Em uma nota técnica anterior, em 26 de setembro, o órgão afirmou que o atraso se dava pela necessidade de despacho da Anvisa para distribuir parte dos lotes.
“A vacina, que é a mesma para crianças e adultos, difere apenas na dosagem. A oferta para a vacinação infantil foi menor, resultando em falta de doses em alguns estados. Durante o processo de vacinação, alguns lotes se aproximaram do vencimento, e o Ministério solicitou a substituição desses lotes por novos.”

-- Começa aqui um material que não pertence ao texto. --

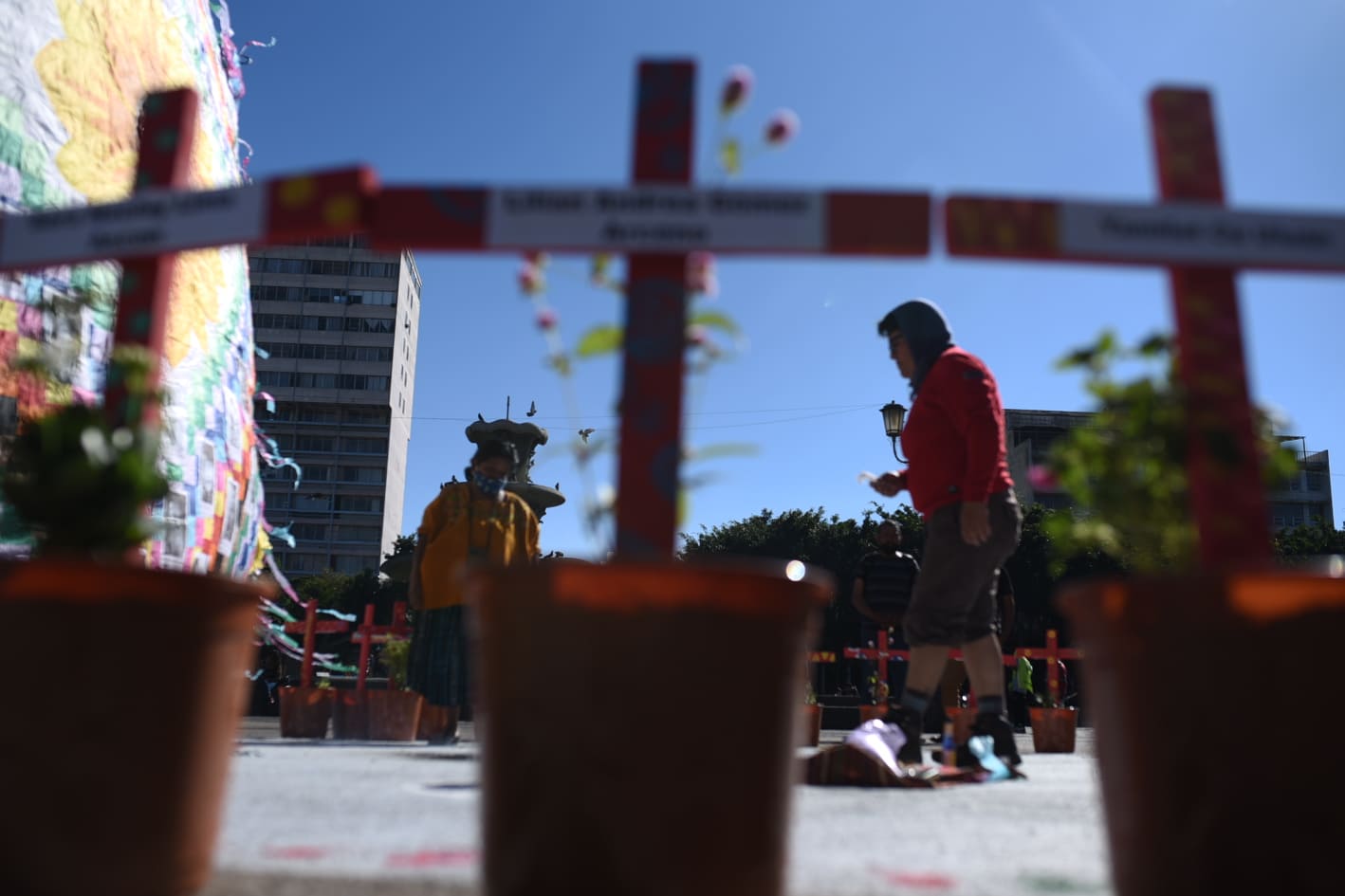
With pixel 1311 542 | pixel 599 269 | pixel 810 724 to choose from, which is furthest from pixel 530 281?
pixel 1311 542

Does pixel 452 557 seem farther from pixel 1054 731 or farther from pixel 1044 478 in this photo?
pixel 1054 731

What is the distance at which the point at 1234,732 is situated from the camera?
56.3 inches

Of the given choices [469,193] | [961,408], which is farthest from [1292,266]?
[961,408]

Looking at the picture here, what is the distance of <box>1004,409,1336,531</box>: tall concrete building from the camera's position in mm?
60866

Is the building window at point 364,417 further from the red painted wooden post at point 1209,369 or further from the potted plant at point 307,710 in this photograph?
the red painted wooden post at point 1209,369

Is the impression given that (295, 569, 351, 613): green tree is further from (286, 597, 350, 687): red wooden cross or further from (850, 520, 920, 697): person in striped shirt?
(850, 520, 920, 697): person in striped shirt

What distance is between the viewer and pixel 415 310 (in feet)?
251

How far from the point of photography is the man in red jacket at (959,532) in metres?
→ 3.75

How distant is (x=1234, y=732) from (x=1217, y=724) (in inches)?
0.9

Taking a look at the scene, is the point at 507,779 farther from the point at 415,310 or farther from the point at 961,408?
the point at 415,310

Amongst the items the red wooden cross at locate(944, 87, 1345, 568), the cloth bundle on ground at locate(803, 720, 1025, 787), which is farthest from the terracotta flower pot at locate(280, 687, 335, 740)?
the red wooden cross at locate(944, 87, 1345, 568)

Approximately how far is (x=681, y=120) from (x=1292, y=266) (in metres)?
1.20

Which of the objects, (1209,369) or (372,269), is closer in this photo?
(1209,369)

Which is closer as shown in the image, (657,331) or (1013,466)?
(657,331)
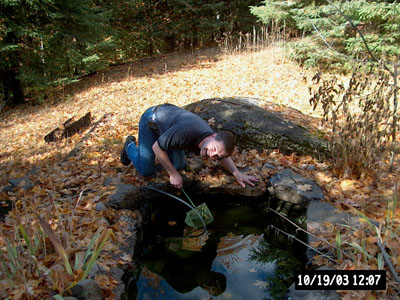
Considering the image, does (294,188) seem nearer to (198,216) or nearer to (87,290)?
(198,216)

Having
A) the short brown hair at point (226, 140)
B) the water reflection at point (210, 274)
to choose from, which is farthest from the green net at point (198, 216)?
the short brown hair at point (226, 140)

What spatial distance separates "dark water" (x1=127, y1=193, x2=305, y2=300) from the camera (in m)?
2.46

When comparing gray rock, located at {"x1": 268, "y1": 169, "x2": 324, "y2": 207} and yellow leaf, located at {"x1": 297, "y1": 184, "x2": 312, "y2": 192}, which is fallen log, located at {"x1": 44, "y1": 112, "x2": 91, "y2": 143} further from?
yellow leaf, located at {"x1": 297, "y1": 184, "x2": 312, "y2": 192}

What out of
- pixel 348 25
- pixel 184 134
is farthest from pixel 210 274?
pixel 348 25

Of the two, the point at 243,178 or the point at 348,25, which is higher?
the point at 348,25

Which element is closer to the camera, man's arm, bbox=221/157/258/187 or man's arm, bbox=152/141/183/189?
man's arm, bbox=152/141/183/189

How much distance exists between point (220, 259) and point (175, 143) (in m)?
1.20

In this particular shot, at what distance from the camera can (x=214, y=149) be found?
2824mm

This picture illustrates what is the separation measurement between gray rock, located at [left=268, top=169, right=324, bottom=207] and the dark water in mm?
275

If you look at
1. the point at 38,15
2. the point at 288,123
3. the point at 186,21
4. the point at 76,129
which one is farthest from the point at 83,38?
the point at 288,123

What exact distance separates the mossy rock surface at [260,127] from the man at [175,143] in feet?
3.18

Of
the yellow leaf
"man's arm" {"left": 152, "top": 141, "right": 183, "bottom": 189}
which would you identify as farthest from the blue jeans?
the yellow leaf

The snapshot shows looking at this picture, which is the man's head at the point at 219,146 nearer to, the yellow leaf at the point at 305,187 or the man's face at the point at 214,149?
the man's face at the point at 214,149

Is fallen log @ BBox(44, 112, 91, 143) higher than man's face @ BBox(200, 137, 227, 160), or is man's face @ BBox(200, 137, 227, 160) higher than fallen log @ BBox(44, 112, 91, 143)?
man's face @ BBox(200, 137, 227, 160)
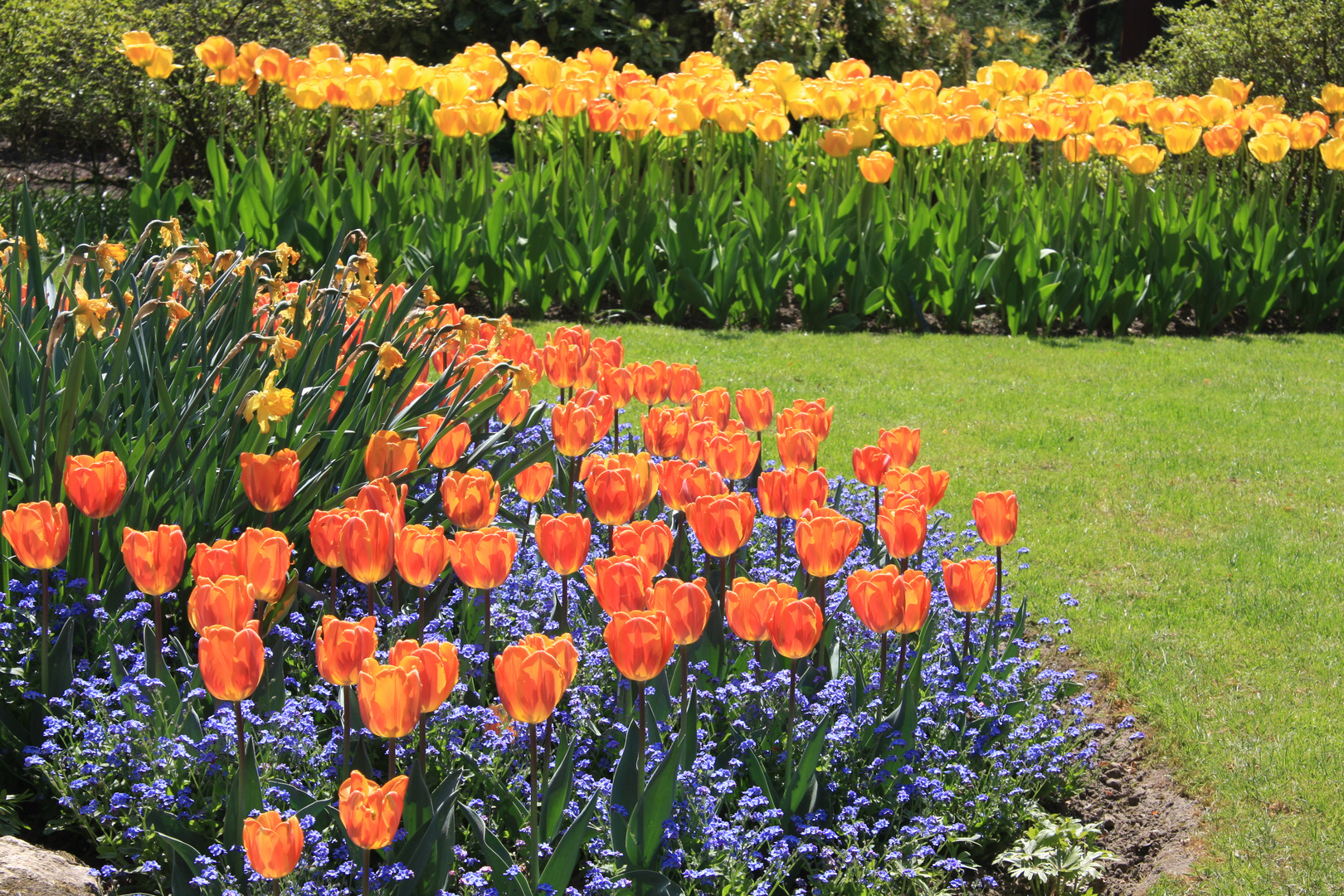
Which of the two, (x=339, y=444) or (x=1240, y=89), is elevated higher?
(x=1240, y=89)

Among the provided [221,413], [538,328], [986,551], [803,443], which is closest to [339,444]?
[221,413]

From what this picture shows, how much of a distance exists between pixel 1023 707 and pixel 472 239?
437cm

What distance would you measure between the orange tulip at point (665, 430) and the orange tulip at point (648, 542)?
764 mm

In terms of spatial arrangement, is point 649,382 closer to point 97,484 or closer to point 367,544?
point 367,544

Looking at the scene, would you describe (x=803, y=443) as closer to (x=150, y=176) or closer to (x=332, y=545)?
(x=332, y=545)

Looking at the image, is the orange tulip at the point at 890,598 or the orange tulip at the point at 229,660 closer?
the orange tulip at the point at 229,660

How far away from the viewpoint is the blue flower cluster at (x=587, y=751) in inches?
91.5

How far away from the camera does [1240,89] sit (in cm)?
755

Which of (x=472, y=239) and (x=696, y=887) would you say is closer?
(x=696, y=887)

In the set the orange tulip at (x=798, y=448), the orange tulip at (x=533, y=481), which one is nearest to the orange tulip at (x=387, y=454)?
the orange tulip at (x=533, y=481)

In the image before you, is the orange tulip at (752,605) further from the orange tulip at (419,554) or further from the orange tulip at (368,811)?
the orange tulip at (368,811)

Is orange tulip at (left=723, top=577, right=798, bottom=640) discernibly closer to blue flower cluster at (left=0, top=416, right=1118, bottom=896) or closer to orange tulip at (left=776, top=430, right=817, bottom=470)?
blue flower cluster at (left=0, top=416, right=1118, bottom=896)

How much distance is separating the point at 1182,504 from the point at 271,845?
3.93 meters

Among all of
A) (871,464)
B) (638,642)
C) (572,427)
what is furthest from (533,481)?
(638,642)
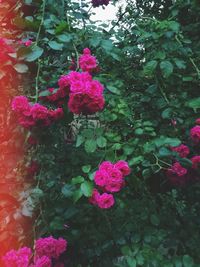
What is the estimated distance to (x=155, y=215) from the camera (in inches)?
71.6

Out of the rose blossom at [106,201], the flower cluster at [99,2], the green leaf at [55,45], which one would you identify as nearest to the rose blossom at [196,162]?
the rose blossom at [106,201]

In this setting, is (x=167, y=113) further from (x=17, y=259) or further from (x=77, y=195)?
(x=17, y=259)

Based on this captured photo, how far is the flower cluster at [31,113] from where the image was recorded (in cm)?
141

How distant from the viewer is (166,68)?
6.16ft

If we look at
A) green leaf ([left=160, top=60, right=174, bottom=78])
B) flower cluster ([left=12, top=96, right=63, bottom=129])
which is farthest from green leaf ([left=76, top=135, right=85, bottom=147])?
green leaf ([left=160, top=60, right=174, bottom=78])

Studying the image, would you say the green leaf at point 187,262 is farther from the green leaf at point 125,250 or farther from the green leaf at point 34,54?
the green leaf at point 34,54

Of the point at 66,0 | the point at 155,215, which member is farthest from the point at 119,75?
the point at 155,215

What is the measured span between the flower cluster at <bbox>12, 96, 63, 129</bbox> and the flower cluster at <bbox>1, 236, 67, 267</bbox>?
0.42m

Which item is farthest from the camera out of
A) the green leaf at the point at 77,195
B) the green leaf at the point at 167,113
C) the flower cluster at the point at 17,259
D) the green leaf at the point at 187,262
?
the green leaf at the point at 167,113

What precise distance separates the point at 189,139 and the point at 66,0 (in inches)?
38.4

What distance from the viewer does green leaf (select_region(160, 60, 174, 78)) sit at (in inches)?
73.5

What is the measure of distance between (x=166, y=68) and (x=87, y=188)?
76 centimetres

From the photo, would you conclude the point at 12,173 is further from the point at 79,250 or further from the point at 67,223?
the point at 79,250

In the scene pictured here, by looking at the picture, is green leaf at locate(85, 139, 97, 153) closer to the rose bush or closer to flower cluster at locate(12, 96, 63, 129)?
the rose bush
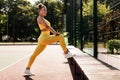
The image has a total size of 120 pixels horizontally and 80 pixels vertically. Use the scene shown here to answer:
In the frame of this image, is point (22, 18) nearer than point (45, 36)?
No

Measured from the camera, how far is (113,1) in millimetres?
8883

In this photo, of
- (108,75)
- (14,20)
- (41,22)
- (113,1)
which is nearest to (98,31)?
(41,22)

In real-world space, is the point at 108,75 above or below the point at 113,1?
below

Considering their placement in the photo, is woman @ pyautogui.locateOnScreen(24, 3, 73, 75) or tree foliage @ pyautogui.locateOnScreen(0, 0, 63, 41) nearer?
woman @ pyautogui.locateOnScreen(24, 3, 73, 75)

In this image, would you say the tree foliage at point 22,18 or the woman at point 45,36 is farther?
the tree foliage at point 22,18

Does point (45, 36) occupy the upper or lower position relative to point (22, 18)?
upper

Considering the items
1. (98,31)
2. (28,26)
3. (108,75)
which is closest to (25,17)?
(28,26)

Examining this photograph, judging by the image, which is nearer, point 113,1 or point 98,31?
point 113,1

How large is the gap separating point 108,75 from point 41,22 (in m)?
4.40

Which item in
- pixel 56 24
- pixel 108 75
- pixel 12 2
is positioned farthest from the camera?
pixel 12 2

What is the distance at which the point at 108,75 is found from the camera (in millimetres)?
6418

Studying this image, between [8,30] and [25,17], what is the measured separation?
5.41m

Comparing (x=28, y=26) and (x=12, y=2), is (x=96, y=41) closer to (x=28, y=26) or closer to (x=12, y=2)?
(x=28, y=26)

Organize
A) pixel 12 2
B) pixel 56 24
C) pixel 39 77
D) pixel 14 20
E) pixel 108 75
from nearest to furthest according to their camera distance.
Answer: pixel 108 75, pixel 39 77, pixel 14 20, pixel 56 24, pixel 12 2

Segundo o levantamento da CNM, a falta de doses infantis da vacina da Covid-19 afetava 770 municípios no final setembro, principalmente na região Sul. O Rio Grande do Sul anunciou que desde o último sábado já não tinha mais doses disponíveis.
Entre cidades grandes que já anunciaram paralisação na vacinação de Covid-19 em outros estados estão Feira de Santana (BA) e São José do Rio Preto (SP). No Rio, segundo a SBI, o trabalho de vacinação está sendo concentrado em alguns postos, porque não compensa abrir a vacinação em todos.
Segundo a entidade, é improvável que a epidemia volte a ter a mesma intensidade do pico em 2021, pois muitas pessoas já possuem anticorpos, ou por terem contraído o coronavírus ou por terem se vacinado. A vacinação anual, porém, é importante para conter o espalhamento de novas cepas do vírus e o aparecimento de casos graves em pessoas vulneráveis como idosos, pacientes de câncer ou transplantados.
Segundo Chebabo, a baixa demanda por vacina contribui para reduzir a pressão da sociedade pela compra do produto.
— É compreensível que exista um cansaço de todas as pessoas, porque a pandemia até 2022 foi um período muito ruim que as pessoas querem esquecer — diz o presidente da SBI. — Só que a doença continua aí. As pessoas podem até querer esquecer, mas o ministério não pode.
Em resposta às críticas da associação, o ministério afirma que já concluiu o pregão para a aquisição de mais 60 milhões de doses de vacinas contra a Covid-19 contra cepas atualizadas. “O contrato assegura a validade das doses em estoque e prevê a troca de vacinas, se necessário”, diz o comunicado, sem detalhar quando o produto será recebido.
Sobre campanhas de informação, o órgão afirmou que, desde 2023 “investiu R$ 58 milhões em campanhas publicitárias para alertar a população sobre a doença e a importância da vacinação”, mas não especificou quanto desse valor foi empregado em 2024.